November 28– December 04, 2011 Weekly market report.. Banchero Costa

Tuesday, 06 December 2011 17:52:46 (GMT+3)   |  
       

Capesize (Atlantic and Pacific)

The Capesize market moved up again last week especially in Far East due to the massive activity of Rio Tinto, BHP Billiton and FMG who went on the market for several iron ore cargoes from West Australia to China. Rates were going up to about $13.50 and Rio Tinto was the most active charterer who fixed several vessels for 9/10 December onwards. In the Atlantic, ballasters from the East continued to fix the Tubarao/China run and increased activity was also registered for TransAtlantic business with rates close to $30,000 daily. The BCI gained only 360 points while the average of the 4 routes improved by $3,508 daily.

Panamax (Atlantic and Pacific)

Both the Atlantic and the Pacific market were suffering low rates with BPI dropping for the whole week. In the Atlanticearly candidates were a little tight, but this didn' t prevent the market to soften. TransAtlantic rounds were talked below mid teens and many charterers were willing to take vessel for 2laden legs at $16/17,000 daily. Fronthaul business ex USG still couldn't find enough support with rate around mid $20s and few vessels were willing to commit that. The Pacific round was struggling with rates dropping almost everyday. By the end of the week, short Indonesia round was talked at about $10,000 daily for S.China candidates and N.China vessel was done at similar rate for Nopac round business. Some charterers were looking for period candidates, but few fixtures were concluded last week.

Handy (Far East/Pacific)

There was more interest for Supramax round voyages via North Pacific, and as a result, more fixtures were reported concluded. However that didn't affect rates that actually got in line with further depression experienced in other business. Charterers easily achieved "aps" deliveries; a 50,000 tonner was reported agreed at $8,000 daily plus &320,000 ballast bonus; another 53,000 tonner was fixed at $7,000 plus $300,000. Short period was still active: Supramax rates for 3/5 months was done below $10,000. Comparatively the trip with grains via North Pacific into the Indian Ocean, which can easily last over 3 months from the Chinese ports, was fixable at 2/300 daily less compared to the 3/5 months period.

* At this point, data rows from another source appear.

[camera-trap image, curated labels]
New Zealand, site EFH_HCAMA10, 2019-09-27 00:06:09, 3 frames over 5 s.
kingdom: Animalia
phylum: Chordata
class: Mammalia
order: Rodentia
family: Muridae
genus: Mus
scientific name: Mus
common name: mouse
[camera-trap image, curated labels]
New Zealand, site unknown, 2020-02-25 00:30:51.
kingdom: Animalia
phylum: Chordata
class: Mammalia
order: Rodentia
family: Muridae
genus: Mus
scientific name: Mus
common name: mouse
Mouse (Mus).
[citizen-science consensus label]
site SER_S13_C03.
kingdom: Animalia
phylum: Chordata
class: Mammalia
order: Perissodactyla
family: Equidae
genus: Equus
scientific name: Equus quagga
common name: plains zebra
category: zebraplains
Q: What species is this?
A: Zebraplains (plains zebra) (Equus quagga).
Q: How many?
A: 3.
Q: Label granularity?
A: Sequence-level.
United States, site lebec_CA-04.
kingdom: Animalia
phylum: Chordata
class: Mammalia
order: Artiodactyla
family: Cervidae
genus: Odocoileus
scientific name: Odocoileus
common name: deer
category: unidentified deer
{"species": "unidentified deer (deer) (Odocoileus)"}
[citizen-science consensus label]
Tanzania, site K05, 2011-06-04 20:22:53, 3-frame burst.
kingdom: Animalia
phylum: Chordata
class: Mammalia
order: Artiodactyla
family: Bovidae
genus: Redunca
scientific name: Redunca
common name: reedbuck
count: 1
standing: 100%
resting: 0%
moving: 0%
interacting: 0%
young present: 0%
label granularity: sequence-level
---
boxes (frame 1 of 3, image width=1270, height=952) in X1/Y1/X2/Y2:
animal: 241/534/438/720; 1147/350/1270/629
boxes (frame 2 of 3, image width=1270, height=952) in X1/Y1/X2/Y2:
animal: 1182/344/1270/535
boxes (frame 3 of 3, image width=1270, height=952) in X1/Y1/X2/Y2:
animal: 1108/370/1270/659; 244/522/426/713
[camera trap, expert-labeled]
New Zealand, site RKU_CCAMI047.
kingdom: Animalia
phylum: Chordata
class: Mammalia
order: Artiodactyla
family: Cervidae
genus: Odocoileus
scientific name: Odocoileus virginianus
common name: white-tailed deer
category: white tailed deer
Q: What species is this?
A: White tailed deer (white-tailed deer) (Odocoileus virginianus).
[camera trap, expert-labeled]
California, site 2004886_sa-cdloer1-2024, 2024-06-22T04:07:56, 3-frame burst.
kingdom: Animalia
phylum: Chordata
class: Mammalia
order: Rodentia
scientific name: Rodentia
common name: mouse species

Handy (North Europe/Mediterranean)

More interests to load grains from Black Sea to North Africa pushed up Handysize rates in this area. The 30,000 tonners were achieving around $15,000 daily mark for the Black Sea rounds via Egypt, which allowed owners to get firmer rates in exchange of considering backhaul business to the US Gulf. Larger vessels available in the area could not take advantage of this situation due to small stem sizes. Those owners unwilling to trade the Gulf of Aden, even against firmer rates available for eastbound legs, were forced to accept low rates for TransAtlantic backhaul business. 2 laden legs TransAtlantic rounds were stable at mid $15s, while the rate agreed for a 58,000 tonner booking 3/5 months delivery Gibraltar was unexciting. Activity from Northern Europe showed to be quieter with a lot of fixing and failing going on.

Handy (USA/N.Atlantic/Lakes/S.America)

Demand for TransAtlantic business was smaller in U.S. Gulf probably due to charterers' willingness to take tonnage from Europe through backhaul positioning business. Eastbound requirements were fixed basis tonnage open locally at rates well in excess the $30,000 daily mark, which proved to firm up further through the week. In this scenario operators were caught by positional troubles and had to agree big money for moving coal from North Coast South America to the Black Sea. Handysize tonnage fixing TransAtlantic business from South America was concluded at better rates while rates for similar sizes remained quite poor from the US Gulf.

Handy (Indian Ocean/South Africa)

Iron ore trade from India to China again was inactive and only one fixture was reported concluded at considerably lower level. More fixing activity was seen from South Africa. The lower market levels seem to help charterers to finalize their trades from this area.